I have spilled much ink on this blog discussing the pros and cons of pay-for-performance approaches to medicine. Incentivizing high quality care is good in theory, but in practice changes in quality have been modest and providers may be able to readily game the system. Despite these challenges, Medicare announced this week that it would being tying 30 percent of “traditional, or fee-for-service Medicare payments to quality or value through alternative payment models, such as Accountable Care Organizations (ACOs) or bundled payment arrangements by the end of 2016.”
To measure value, you need to be able to measure both cost and quality. Cost is easy to measure but quality not so much. The WSJ reports that “On Friday, the National Quality Forum, a nonprofit advisory group, submitted recommendations on 199 performance measures for Health and Human Services to consider in 20 federal programs.”
Many doctors are skeptical of administrative quality measures.
…there is little agreement on what measures matter most or are more likely to produce good value. “In many areas of patient care, we do not yet have high-quality outcome measures with enough specificity to drive improvement,” American Medical Association Executive Director James L. Madara wrote in a letter to the quality forum earlier this month.
Some doctors complain that whether patients get better is often out of their control; that outcomes measures take more work, not less; and that being held accountable for outcomes could prompt doctors to avoid treating the sickest patients.
More details on the announcement are available at this NEJM article.
Jason, I think you may not be giving the healthcare quality improvement community enough credit.
While a patient’s ultimate outcome is often beyond a doctor’s control, and some providers do try to game the system, quality measures associated with the various Medicare quality-related reimbursement programs are clearly driving quality improvements among my health system clients.
With the QBR program, efforts to improve the patient experience are driving a more patient centered approach to the care that is provided and improving the patient’s understanding of their condition and how to best care for themselves after hospitalization.
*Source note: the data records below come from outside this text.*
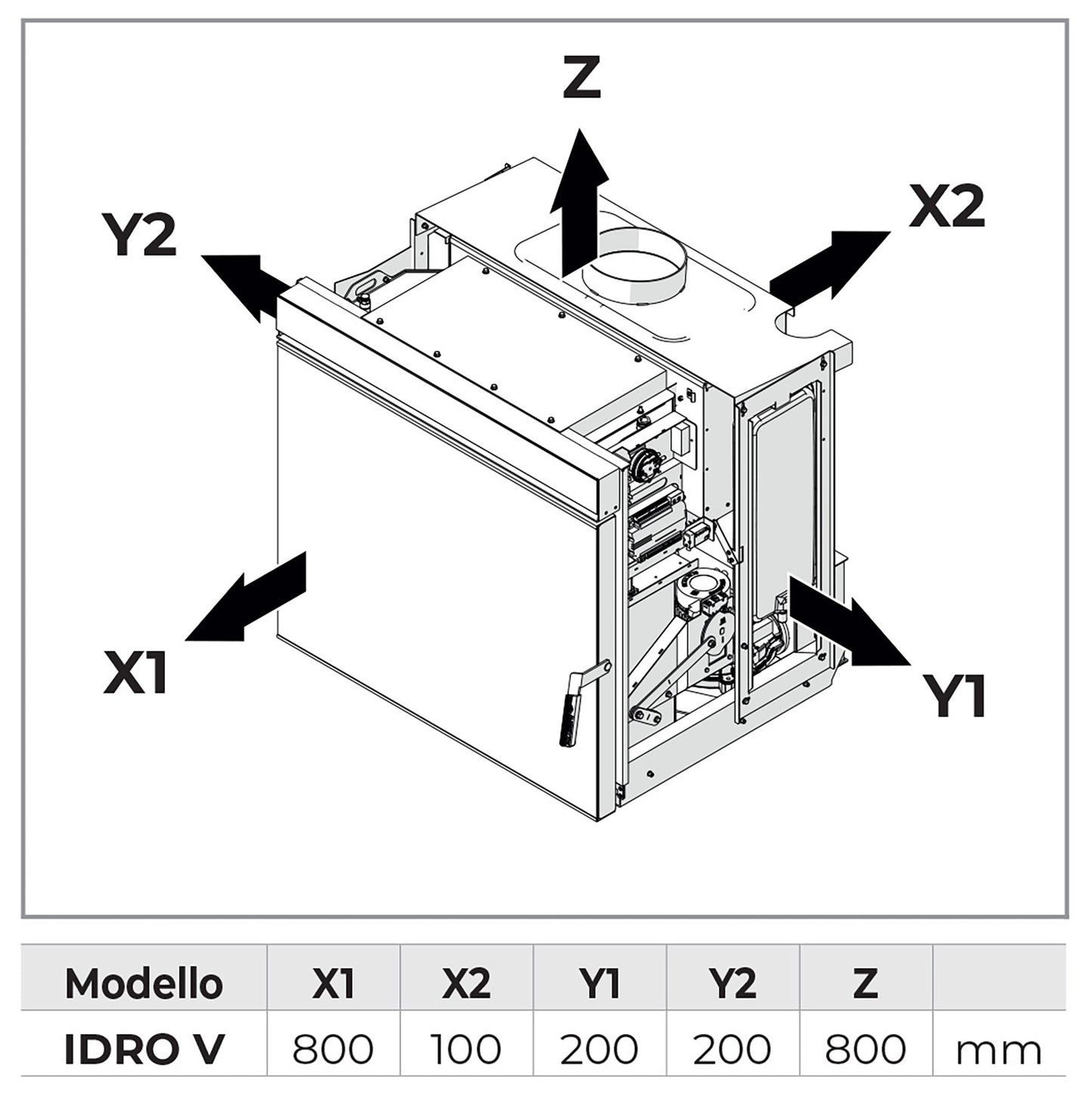 Z

Y2

X2

X1

Y1

| Modello | X1 | X2 | Y1 | Y2 | Z | |
|---|---|---|---|---|---|---|
| IDRO V | 800 | 100 | 200 | 200 | 800 | mm |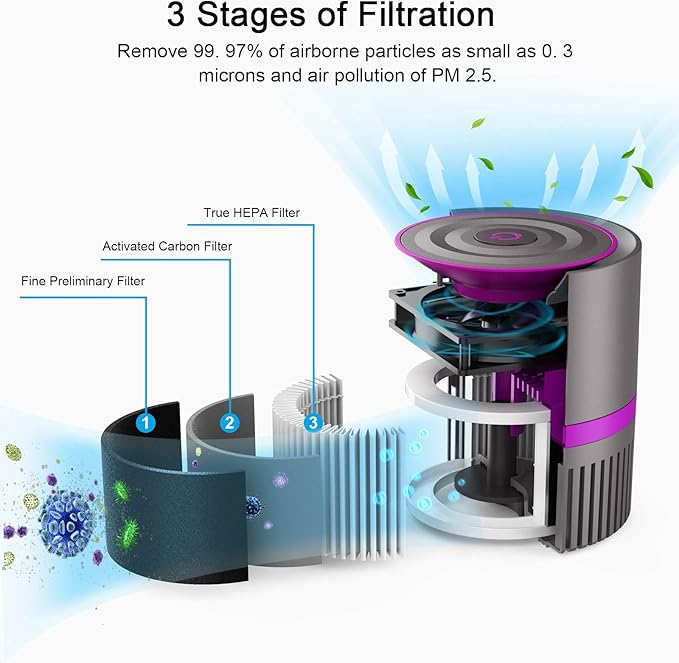 3 Stages of Filtration

Remove 99. 97% of airborne particles as small as 0. 3 microns and air pollution of PM 2.5.

True HEPA Filter

Activated Carbon Filter

Fine Preliminary Filter

1

2

3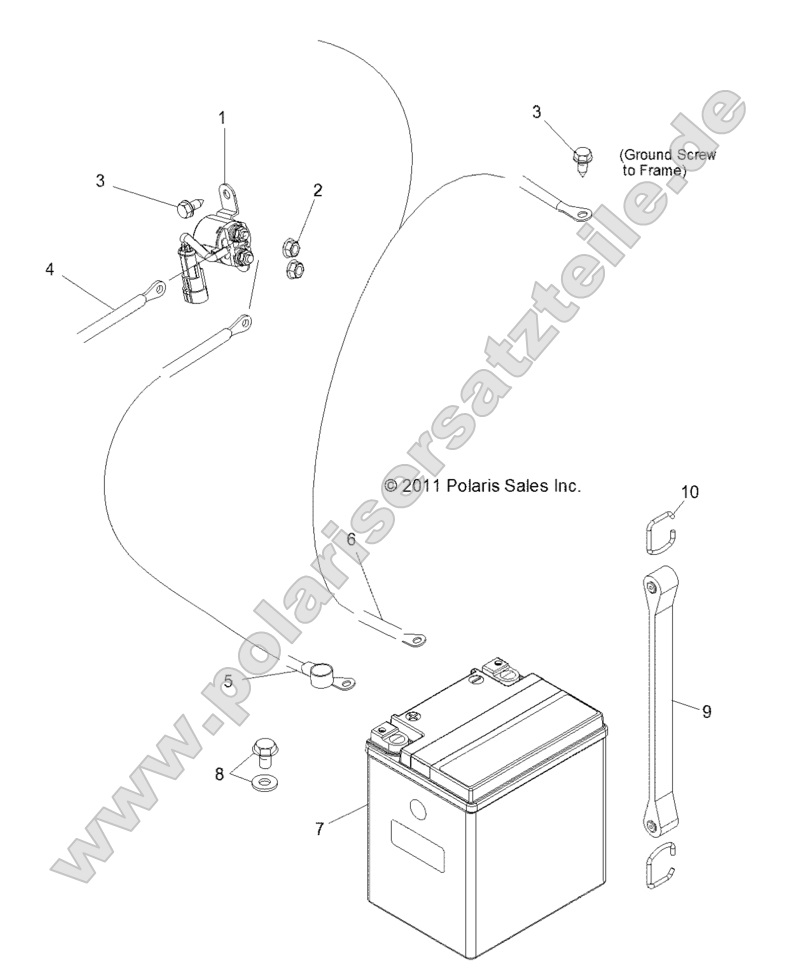 1
3
2
3
(Ground Screw to Frame)
4
© 2011 Polaris Sales Inc.
10
6
5
9
8
7
www.polarisersatzteile.de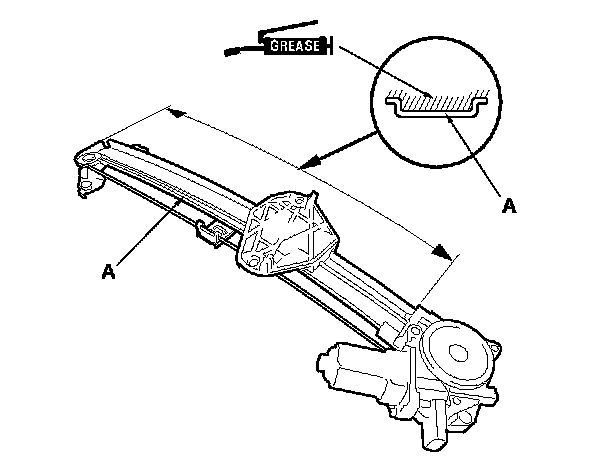 GREASE

A

A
Efforts to improve outcome measures are resulting in fewer serious infections and lower mortality. Efforts to achieve 100% process of care measures are not only resulting in all patients receiving evidence proven best practice treatments, but also teaching the hospital how to build quality into the workflow.
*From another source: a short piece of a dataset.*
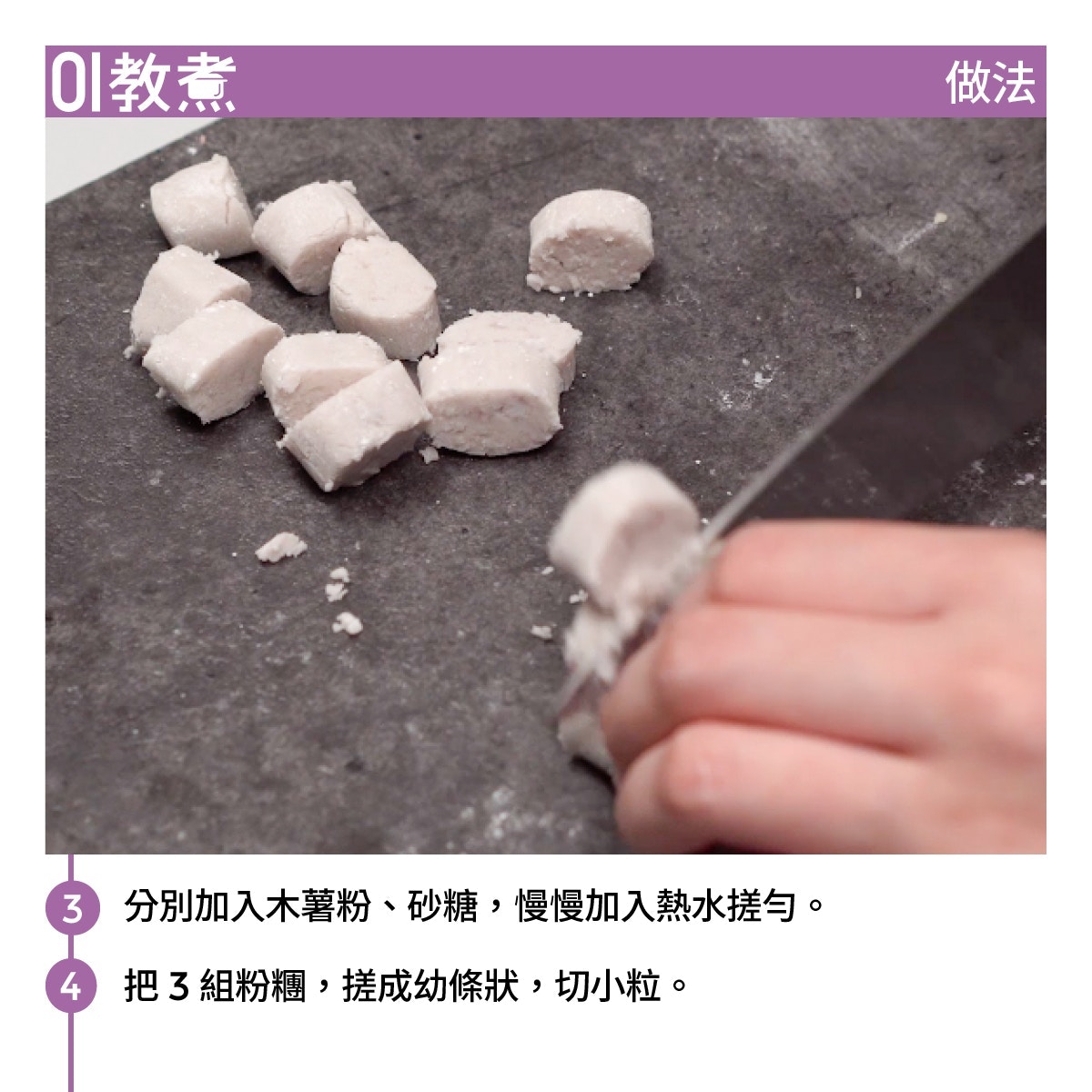 01教煮

做法

3 分別加入木薯粉、砂糖，慢慢加入熱水搓勻。

4 把 3 組粉糰，搓成幼條狀，切小粒。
Similarly, successful efforts to reduce readmissions have been effective at helping patients stay out of the hospital, and in doing so reduced the cost to the system (at the expense of reduced revenues for my clients) and increased the quality of the patient’s life. And efforts to reduce Hospital Acquired Conditions have reduced the frequency of dangerous and costly harm to the patient. To me, these are all clearly valid measures of Quality and worthy of pursuit.